Falls specialist response vehicle


A case study describing action by London Ambulance Service (LAS) and North East London NHS Foundation Trust in 2017/18 to set up a specialist vehicle service responding to callouts for falls at home.

What was the problem?

Frail older people falling at home generally phone 999. The attending ambulance crew can either leave the person at home with limited access to care, or take them to the emergency department (ED).

In 2014, 34% of all London Ambulance Service journeys to the Queen’s Hospital ED in Romford were with patients aged 75 years and over. A significant proportion were due to falls, for which patients generally stay in hospital at least one night.

As a result, ambulances were unable to attend the highest acuity calls, patient flow through ED was reduced and hospital beds were occupied unnecessarily.

What was the solution?

Using winter resilience funding, a learning collaborative of community nurses and paramedics set up a falls specialist response car, staffed by a community treatment team nurse and a paramedic, who both had additional training in treating falls.

The collaborative used plan-do-study-act (PDSA) cycles to test referral routes and acceptance criteria. It engaged stakeholders throughout to develop and evaluate the safety and effectiveness of new care pathways and understand the impact on the wider system.

What were the results?

From April 2017 to March 2018:

  • 1,376 patients were attended
  • 960 were safely kept at home
  • 768 bed days were released (based on 80% of patients staying one night)
  • £173,760 was saved (based on £181 per person cost of A&E attendance)
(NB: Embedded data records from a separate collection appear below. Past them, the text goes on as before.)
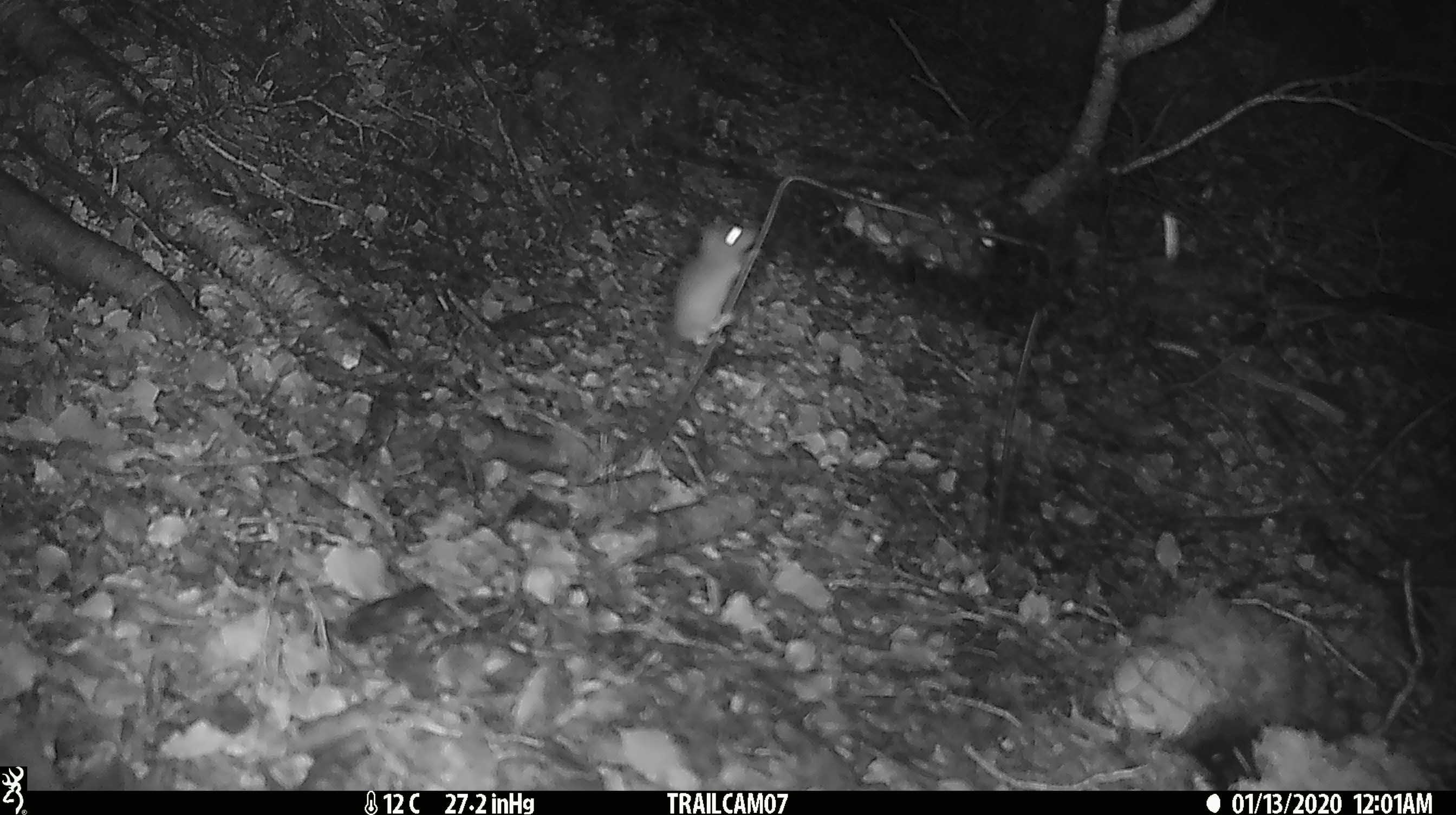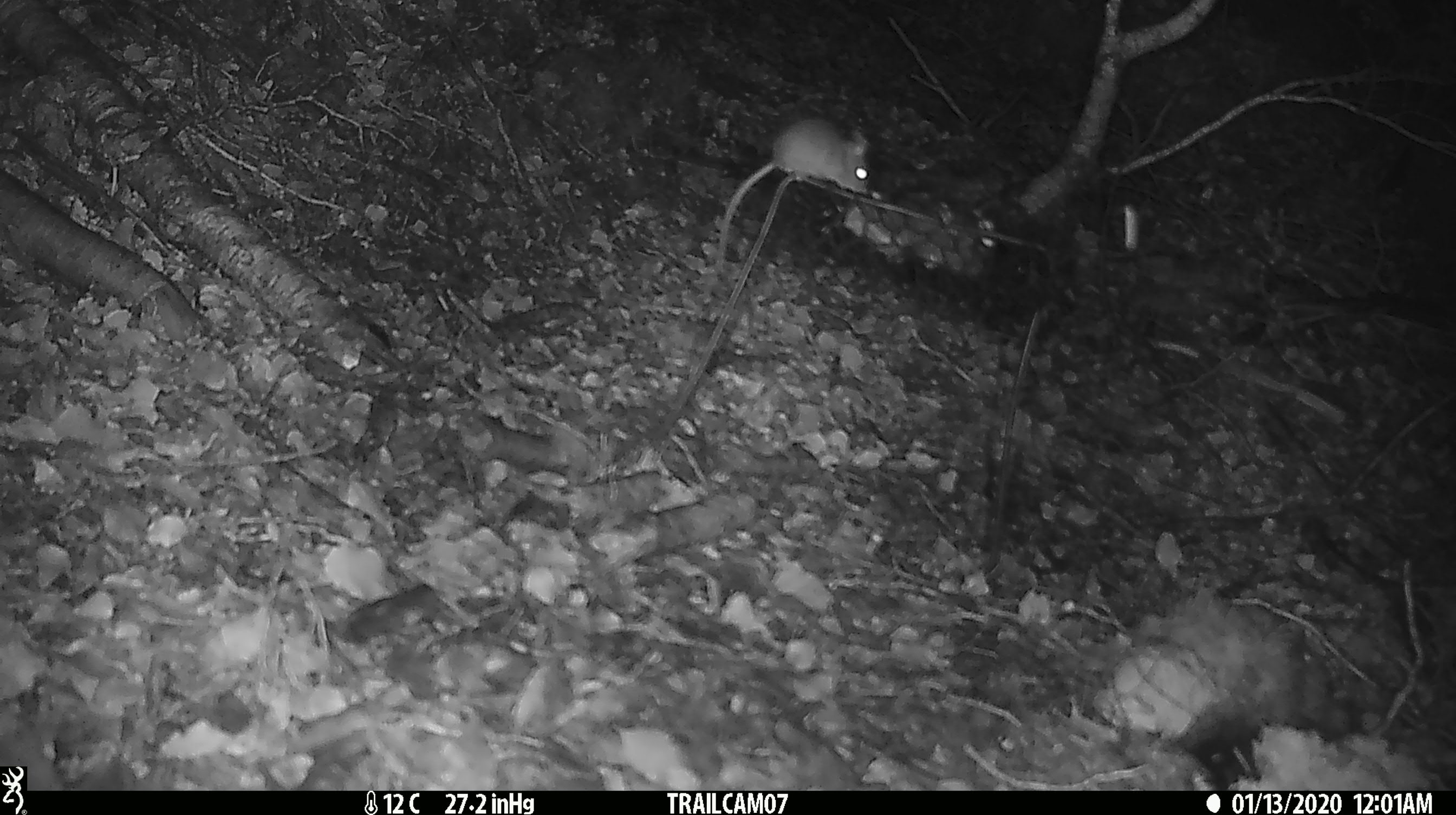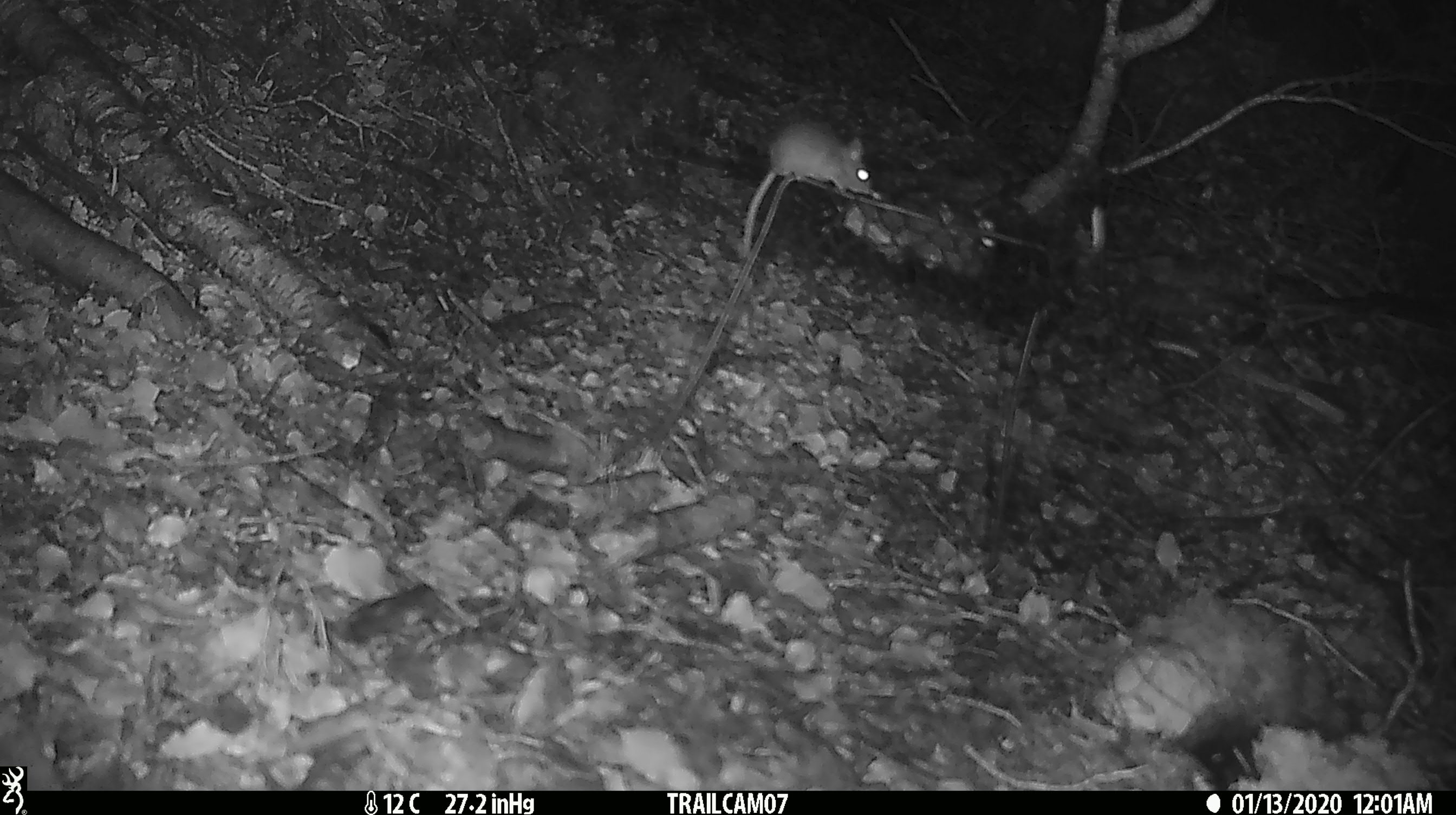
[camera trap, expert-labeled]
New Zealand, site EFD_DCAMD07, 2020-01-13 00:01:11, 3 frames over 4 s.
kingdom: Animalia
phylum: Chordata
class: Mammalia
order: Rodentia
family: Muridae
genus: Mus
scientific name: Mus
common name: mouse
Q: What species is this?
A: Mouse (Mus).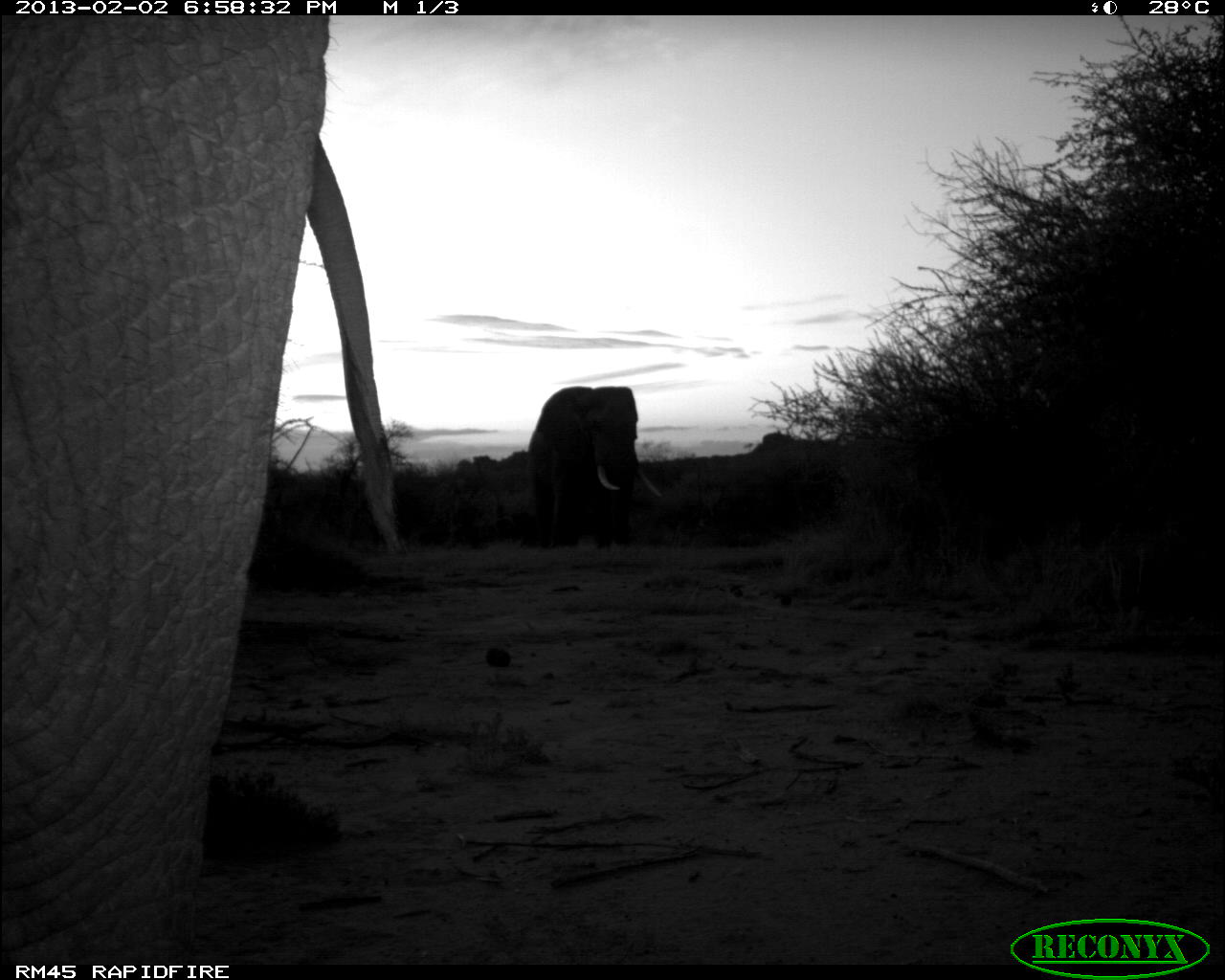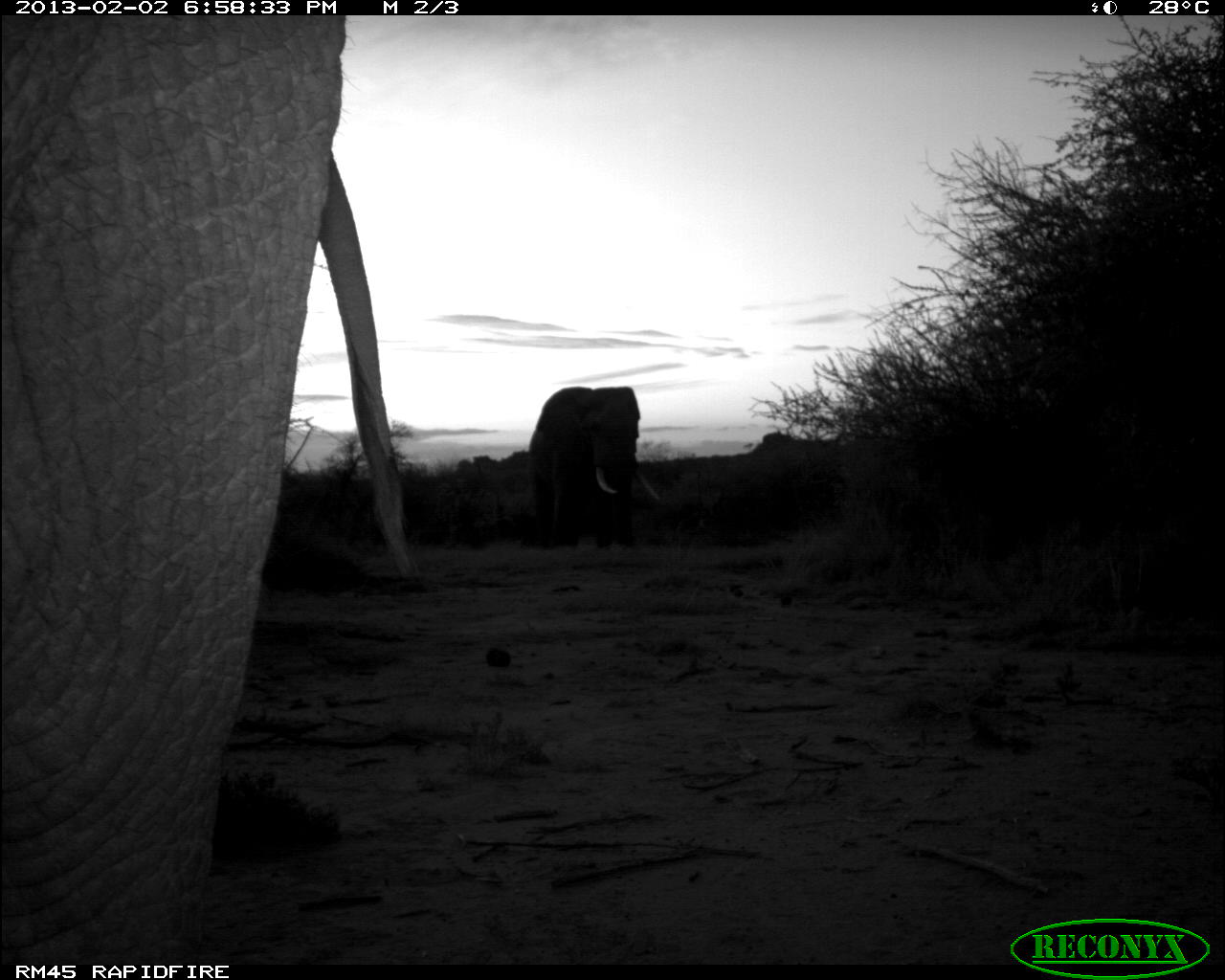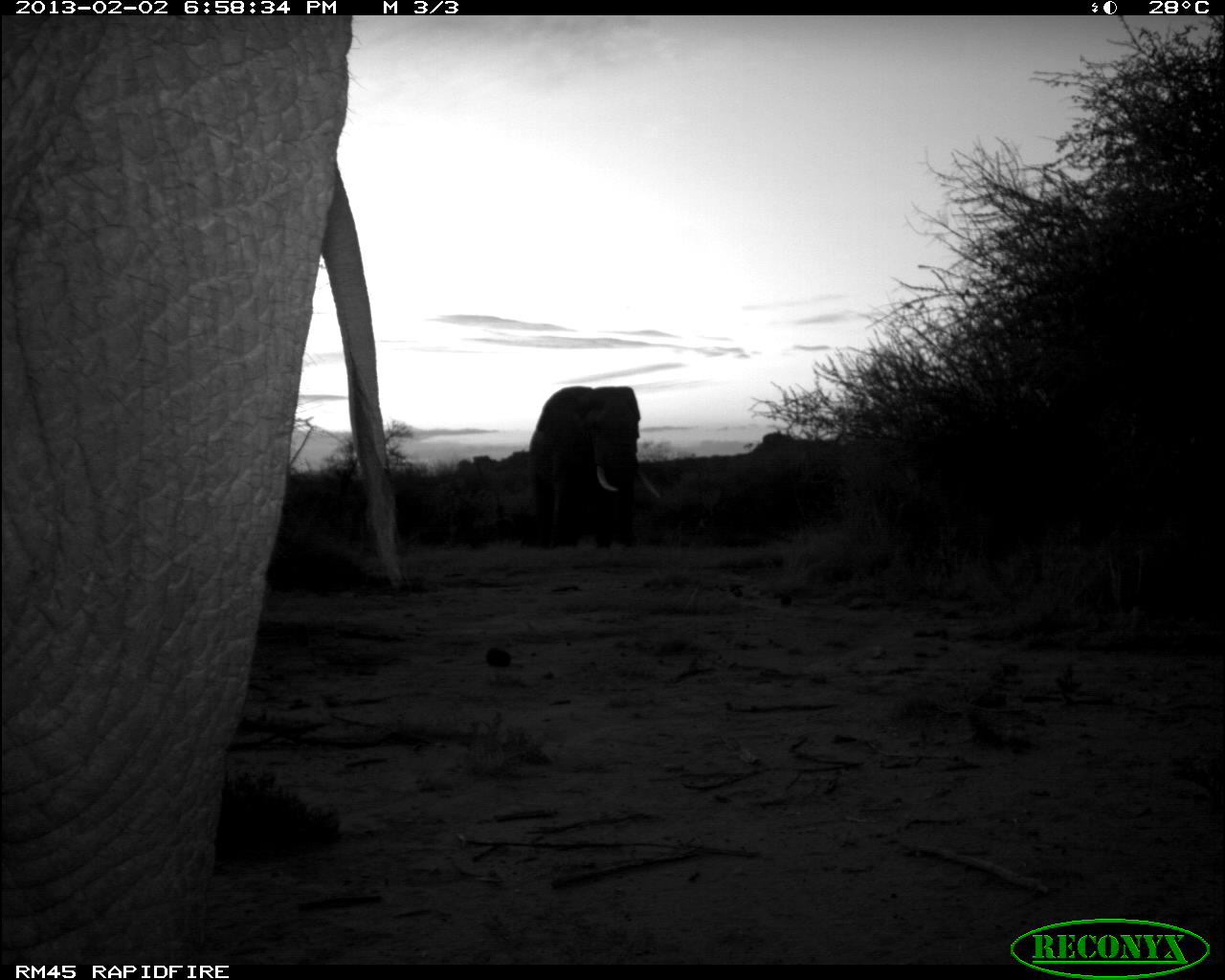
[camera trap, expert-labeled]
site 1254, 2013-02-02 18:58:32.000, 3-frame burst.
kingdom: Animalia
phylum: Chordata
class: Mammalia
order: Proboscidea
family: Elephantidae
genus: Loxodonta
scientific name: Loxodonta africana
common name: african bush elephant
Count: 2.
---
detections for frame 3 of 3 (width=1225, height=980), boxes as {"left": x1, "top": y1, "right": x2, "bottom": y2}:
loxodonta africana: {"left": 4, "top": 10, "right": 401, "bottom": 978}; {"left": 528, "top": 385, "right": 665, "bottom": 547}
What were the learning points?

  • Continuous measurement was essential to developing the service. The data enabled the team to understand what makes a successful referral and to continuously refine and adapt the acceptance criteria.
  • Presenting the data so it is relevant to all stakeholders is important for engaging with different priorities.
  • Cementing the relationship with the ambulance control room was key to keeping referral numbers up.
  • Initially the team held weekly PDSA teleconferences to maintain momentum and enthusiasm and build relationships between organisations, which are now having an effect beyond the project. For example, the paramedics who worked on the project are more confident and can consider alternative care pathways when returning to their previous roles.
  • Patient feedback has been overwhelmingly positive, reflecting the project's value to patients who often expect to be taken to hospital

Next steps

The team continues to work on sustaining referrals, aiming for an average of 20 patients a week kept at home. It is engaging with other boroughs running similar schemes to spread the model further across LAS.

Team members are using the quality improvement methodology for other work, and it has contributed to career progression: one is now a Darzi Fellow; another has been promoted to a leadership role within the team.